What is Weight Stigma

What is weight stigma and why is it so harmful?

It’s Weight Stigma Awareness week and I thought it would be a great time to discuss weight stigma. What weight stigma is, why it is harmful to people of all sizes and how we can all play our part to minimise it.

So, what is weight stigma?

Weight stigma (also known as weight discrimination or weight bias), is discrimination and/or stereotyping based on a person’s size. It’s on our television screens, it’s in the advertising and marketing we are subjected to and we also hear it from people around us. People in larger bodies are lazy and unfit. They are uncontrollable around food. They are ‘unhealthy’ and destined for an early death. There is also the aspect that of weight stigma that affects all of us. The fear of gaining weight, or being or becoming fat, which is also known as ‘fatphobia’.

Although weight stigma can affect all bodies, the implications are much more harmful for those who live in fat bodies and are subjected to this ongoing bias.

Where does weight stigma occur?

Medical industry

There are so many places where weight stigma lives but one of the most damaging and dangerous ones is within the medical and healthcare industry.

I read the horror stories on social media, I hear it from my clients and I too, have experienced it.

In the midst of my eating disorder (and in a much smaller body than I’m in now), my old GP would weigh me and discuss my weight during every consult regardless of why I was there. If I had a cold, if I was struggling with my mental health, it always turned into a discussion about my weight. I was told to excerise more, cut out certain food groups and engage in a dieititan to help me. So I would diet, restrict, lose the weight, feel miserable in my body, deprived of food and then binge, gain the weight back and then some. I couldn’t tell them that it wasn’t as easy as ‘losing weight’. That my relationship with my body and with food was complicated because the stigma made it seem like it was my fault. If I just tried harder, I could lose weight and all would be okay.

At the time I didn’t think anything of it but looking back now, I can see this approach contributed heavily to my eating disorder and has actually resulted in a considerable amount of weight gain.

---

**EXERCISE OBJECTIVE:**
Continue the post on weight stigma, picking up right after its last sentence.

**DATA TO EXAMINE:**
---

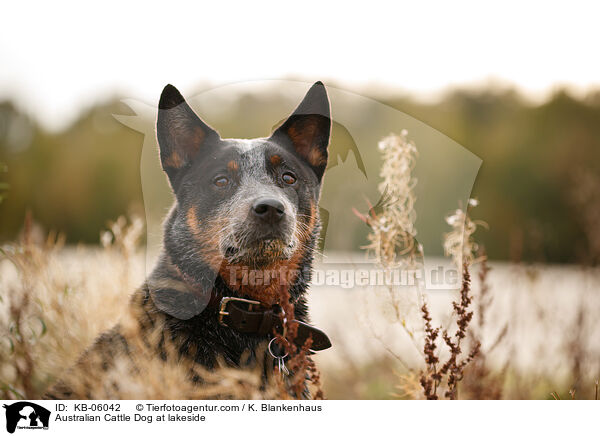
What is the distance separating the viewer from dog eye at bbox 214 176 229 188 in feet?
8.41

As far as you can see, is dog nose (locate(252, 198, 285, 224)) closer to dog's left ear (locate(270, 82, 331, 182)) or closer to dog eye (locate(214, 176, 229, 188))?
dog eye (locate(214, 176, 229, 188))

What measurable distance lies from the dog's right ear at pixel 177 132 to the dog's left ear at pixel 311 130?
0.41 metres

---

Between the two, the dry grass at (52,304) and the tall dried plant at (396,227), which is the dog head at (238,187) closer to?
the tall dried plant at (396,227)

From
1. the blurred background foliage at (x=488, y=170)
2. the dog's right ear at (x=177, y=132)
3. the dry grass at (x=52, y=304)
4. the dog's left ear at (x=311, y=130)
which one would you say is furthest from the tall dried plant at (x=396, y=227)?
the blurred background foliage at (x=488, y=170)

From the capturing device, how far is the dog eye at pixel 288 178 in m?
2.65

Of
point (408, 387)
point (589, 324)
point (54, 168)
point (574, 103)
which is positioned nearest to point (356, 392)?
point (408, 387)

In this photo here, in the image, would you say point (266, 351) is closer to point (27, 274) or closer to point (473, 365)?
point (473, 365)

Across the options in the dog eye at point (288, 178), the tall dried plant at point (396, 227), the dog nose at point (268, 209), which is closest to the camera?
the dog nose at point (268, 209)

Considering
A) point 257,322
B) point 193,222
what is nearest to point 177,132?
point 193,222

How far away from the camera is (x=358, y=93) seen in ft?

---

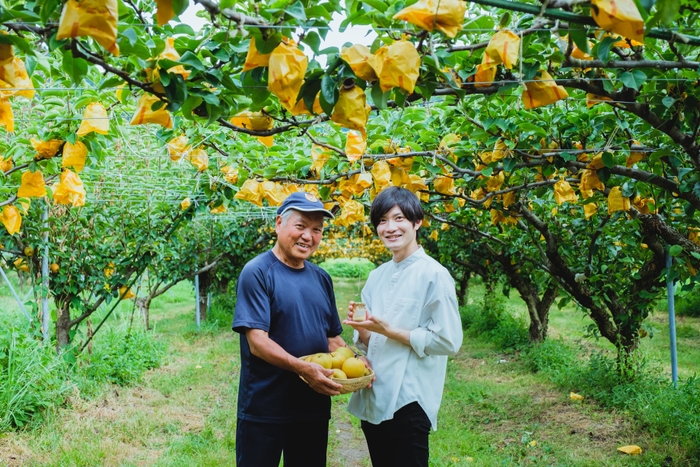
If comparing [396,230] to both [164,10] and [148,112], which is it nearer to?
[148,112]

---

**RESULT:**
There is a lack of awareness about weight stigma and the negative affects within the medical industry, especially when it comes to treating eating disorders.

Eating disorders affect people in all body sizes. However, if your body doesn’t look like you are engaging in disordered eating (eg. you’re not visibly unwell, haven’t lost a significant amount of weight), it can be incredibly difficult to receive a diagnosis. Weight stigma can also prevent people with eating disorders from seeking support and treatment because they fear weight gain in recovery.

what is weight stigma

Friends, family and the people around us

There is a common misconception that criticising, judging and shaming someone for their weight helps them to lose weight. People (usually those in smaller bodies) feel it is their responsibility to ‘help’ people in larger bodies lose weight by making comments about their body, their food intake and their clothing choices. It’s disgused as ‘tough love’ or because they’re concerned about their loved ones. Sometimes, it even comes from a stranger.

People in larger bodies are subjected to unsolicited advice about weight loss, abuse, harrassment and comments for strangers. If I had a dollar for every troll comment I received online about my body, I would be making a nice little side income!

In addition to critical comments, there are the words of encouragement or praise for larger-bodied people engaging in ‘healthy’ behaviours. “Oh, you’re eating a salad, good girl, “You went to the gym today, you’re so good!”. Although on the surface they seem like they are positive comments, they are actually quite harmful and contribute to weight stigma.

Fitness industry

People in larger bodies are used as promotional material to get people into a gym. ‘Before’ photos of depressed fatties are transformed into ‘Happily Ever After’ photos of people who have successfully ‘beaten the bulge’. Memberships are sold via the premise that bigger bodies are horrible and you should do everything you can to avoid getting fat. Many clients I have worked with have struggled to enjoy exercise because they feel the pressure to lose weight in these environment. There is the weigh-ins and measurements, 6-week challenges, focus on calories and macros and the trainers yelling ‘REMEMBER WHY YOU’RE HERE’. Uh, I’m definitely not here to get fat-shamed.

Believe it or not, some people in larger bodies actually enjoy exercising without the desire to lose weight.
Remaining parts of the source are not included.